**RAW DATA:**
────
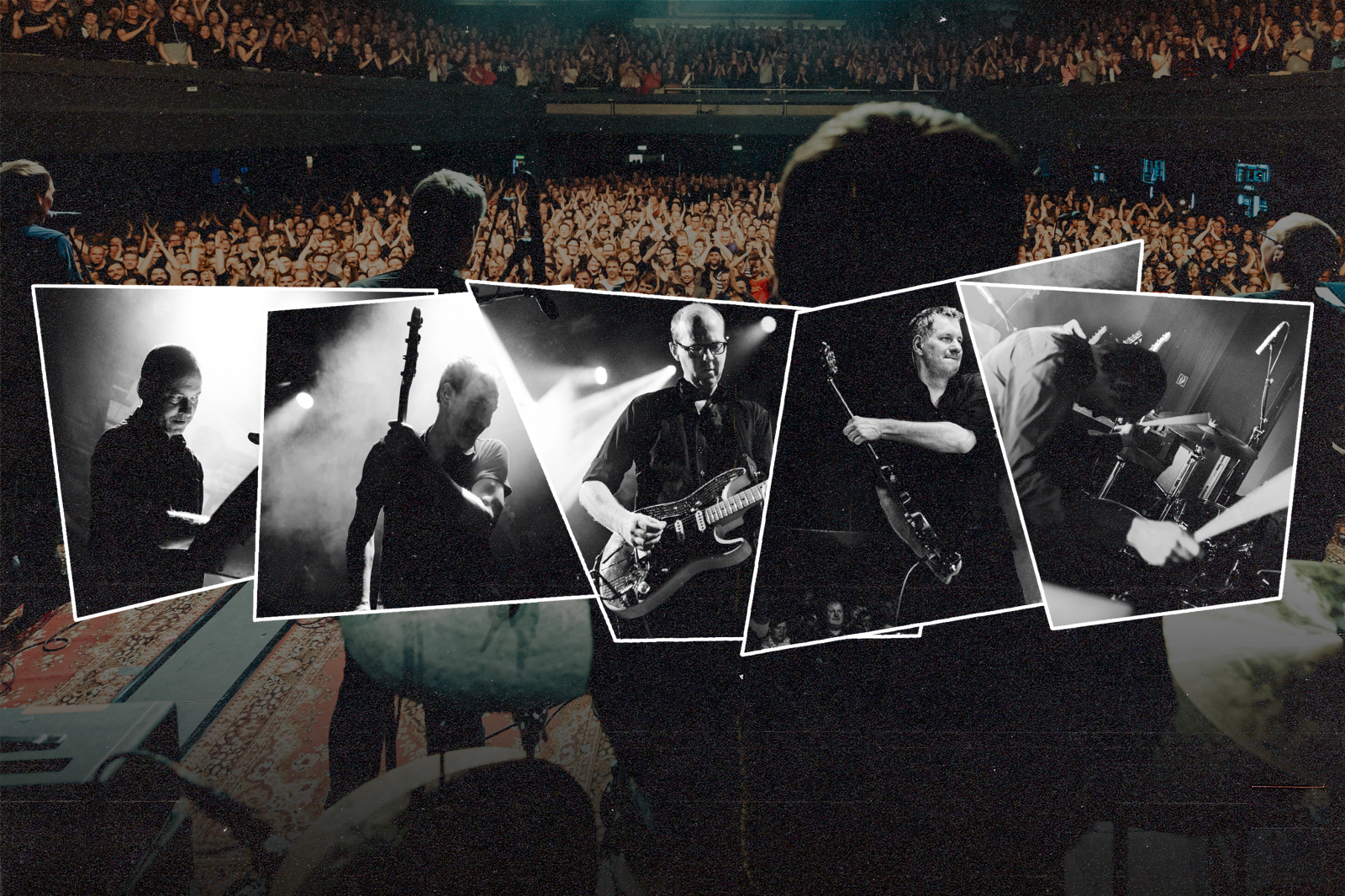 Kettcar in München, © Andreas Hornoff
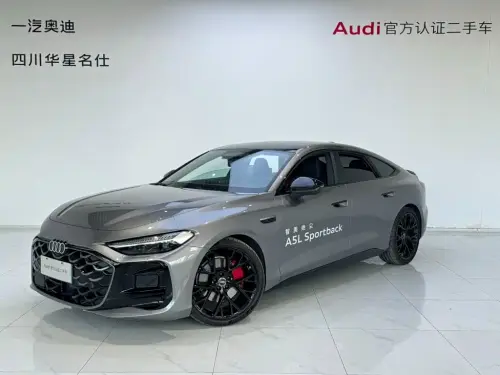 Audi A5 Sportback, 2025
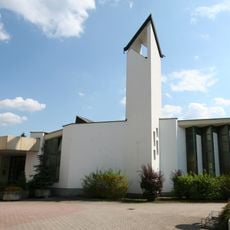 Pfarrkirche Klagenfurt-St. Modestus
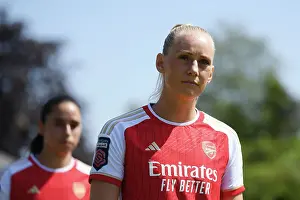 Stina Blackstenius Readies for FA WSL Showdown Against Aston Villa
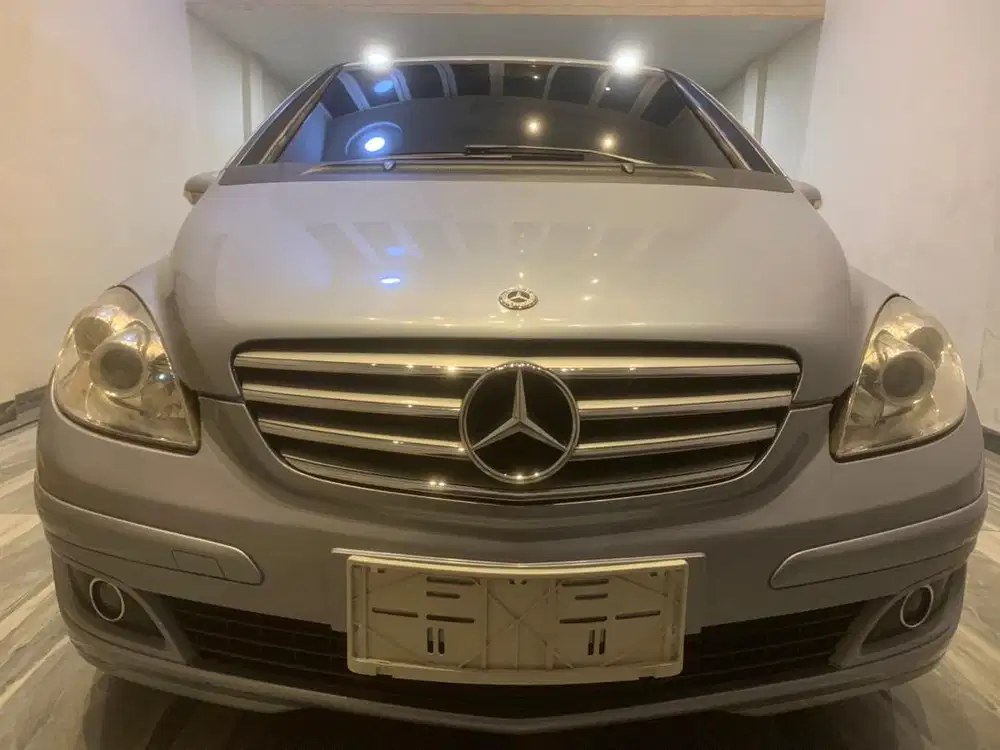 Mercedes Benz B170 (Automatic) Tahun 2007 Dijual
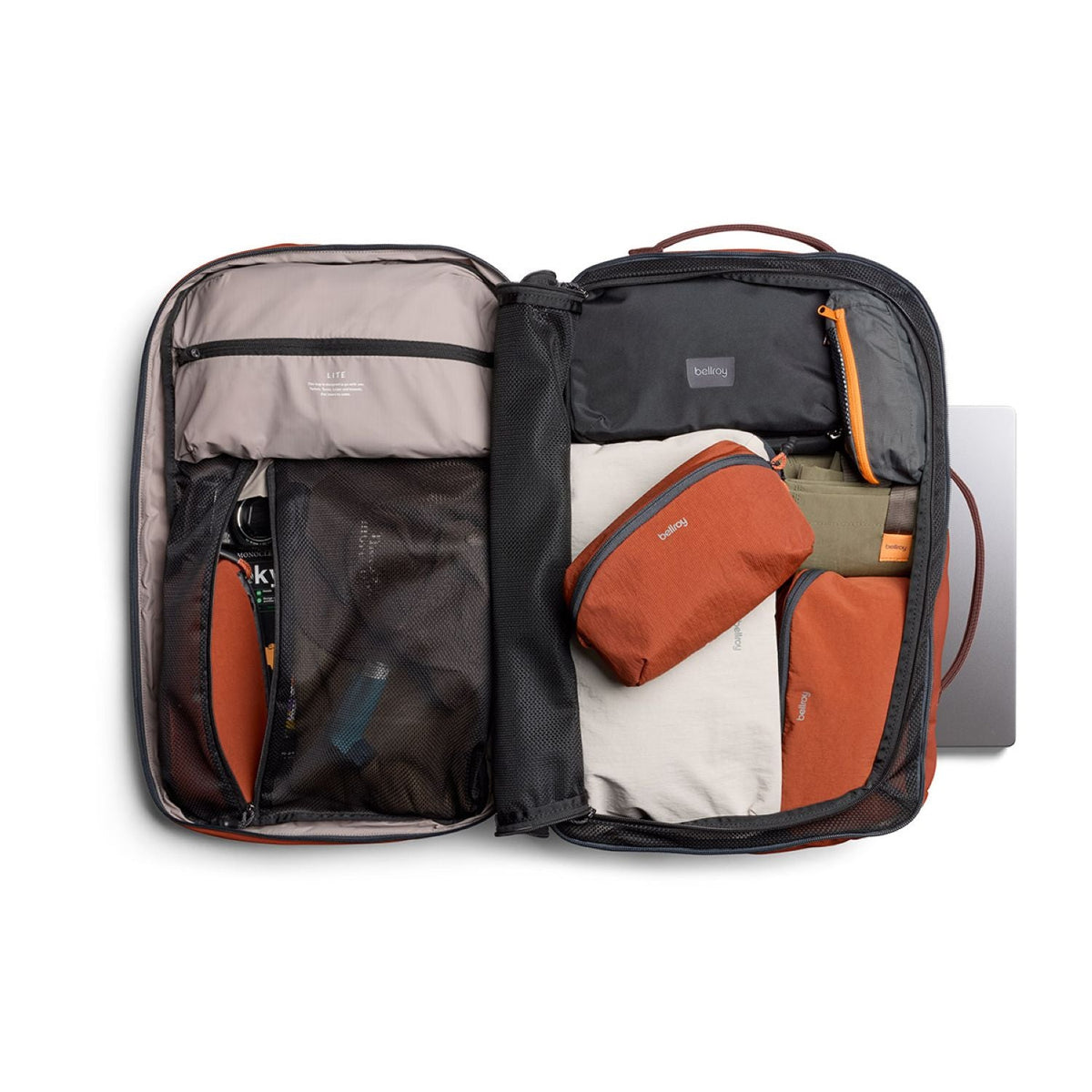 Bellroy Lite Travel Pack 38L - Clay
────
Reproduce each caption in the material above line for line, without changing any wording, and omit the pictures from your output.

 Kettcar in München, © Andreas Hornoff
 Audi A5 Sportback, 2025
 Pfarrkirche Klagenfurt-St. Modestus
 Stina Blackstenius Readies for FA WSL Showdown Against Aston Villa
 Mercedes Benz B170 (Automatic) Tahun 2007 Dijual
 Bellroy Lite Travel Pack 38L - Clay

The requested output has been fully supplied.